Although news first broke on Monday, State Senator Bob Hasegawa officially announced Tuesday afternoon that he’s running for mayor.
“Our city has changed so much,” said Hasegawa in his campaign announcement. “We need to rebuild that sense of community where we have each others’ back.”
Hasegawa’s campaign is largely based on economic justice—one of his top campaign priorities, as has been one of his legislative priorities, is creating a publicly-owned municipal bank. So he fittingly made his official announcement outside of the Wells Fargo center downtown.
Economic justice and anti-corporatism are issues common to this year’s mayoral platforms.
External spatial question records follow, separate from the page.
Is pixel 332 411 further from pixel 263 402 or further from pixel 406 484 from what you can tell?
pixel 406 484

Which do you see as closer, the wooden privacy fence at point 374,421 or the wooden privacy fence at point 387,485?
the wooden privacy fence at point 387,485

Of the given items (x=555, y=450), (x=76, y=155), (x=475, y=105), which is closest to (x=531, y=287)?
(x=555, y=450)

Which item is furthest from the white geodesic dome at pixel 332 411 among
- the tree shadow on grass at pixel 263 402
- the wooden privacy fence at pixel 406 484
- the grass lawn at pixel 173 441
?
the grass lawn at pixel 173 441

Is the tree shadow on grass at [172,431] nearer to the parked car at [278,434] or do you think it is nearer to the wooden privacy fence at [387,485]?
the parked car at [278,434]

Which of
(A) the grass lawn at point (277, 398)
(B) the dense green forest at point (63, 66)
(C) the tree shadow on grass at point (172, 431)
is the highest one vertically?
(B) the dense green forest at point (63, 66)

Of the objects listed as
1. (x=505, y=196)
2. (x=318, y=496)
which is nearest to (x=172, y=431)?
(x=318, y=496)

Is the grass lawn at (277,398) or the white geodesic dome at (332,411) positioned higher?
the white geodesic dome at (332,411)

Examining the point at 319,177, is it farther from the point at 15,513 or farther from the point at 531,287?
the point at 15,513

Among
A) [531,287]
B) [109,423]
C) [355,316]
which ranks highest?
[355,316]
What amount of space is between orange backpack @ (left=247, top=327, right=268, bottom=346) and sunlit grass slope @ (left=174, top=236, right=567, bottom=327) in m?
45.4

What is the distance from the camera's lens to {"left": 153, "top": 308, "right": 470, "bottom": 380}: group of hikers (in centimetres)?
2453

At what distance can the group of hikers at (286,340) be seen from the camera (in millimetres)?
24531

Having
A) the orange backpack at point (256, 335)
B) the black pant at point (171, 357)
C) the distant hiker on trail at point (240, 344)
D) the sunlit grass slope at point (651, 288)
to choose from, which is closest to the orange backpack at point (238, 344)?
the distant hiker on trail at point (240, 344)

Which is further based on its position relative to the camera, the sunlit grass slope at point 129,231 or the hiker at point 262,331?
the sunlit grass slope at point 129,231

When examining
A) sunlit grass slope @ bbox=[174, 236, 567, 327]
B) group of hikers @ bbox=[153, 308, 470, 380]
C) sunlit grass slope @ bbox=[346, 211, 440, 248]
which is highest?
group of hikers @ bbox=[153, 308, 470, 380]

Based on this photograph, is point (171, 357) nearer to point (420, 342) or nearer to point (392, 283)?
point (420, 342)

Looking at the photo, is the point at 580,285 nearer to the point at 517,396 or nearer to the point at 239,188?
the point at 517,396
Nikkita Oliver’s party is literally called the Peoples Party—placing people over profits is part of the mission statement. Cary Moon put standing up to big corporations front-and-center in her announcement. Mike McGinn called for an end to regressive taxes right out the gate.
Housing affordability and homelessness are also both going to be key in this year’s race.
“Housing is number one,” said Hasegawa in his announcement. “We need to create housing for everyone in this city.”
In a media availability after his announcement, Hasegawa called for more investment in public housing rather than relying on incentive-based programs: “A developer’s not going to take a deal unless it’s a good deal for the developer.”
Public housing is also a strong part of Oliver’s housing affordability platform.
One major campaign roadblock: The State Legislature is currently in special session, and since it’s a budget year, it will likely go into a second special session. Hasegawa won’t be allowed to raise any money while the legislature in session, meaning he might not be able to collect a dime until the middle of this summer.
Hasegawa maintains that this could be an opportunity: “That’s gonna be the lesson of this campaign,” he told Crosscut on Monday. “You can’t just throw money at it and call it good.”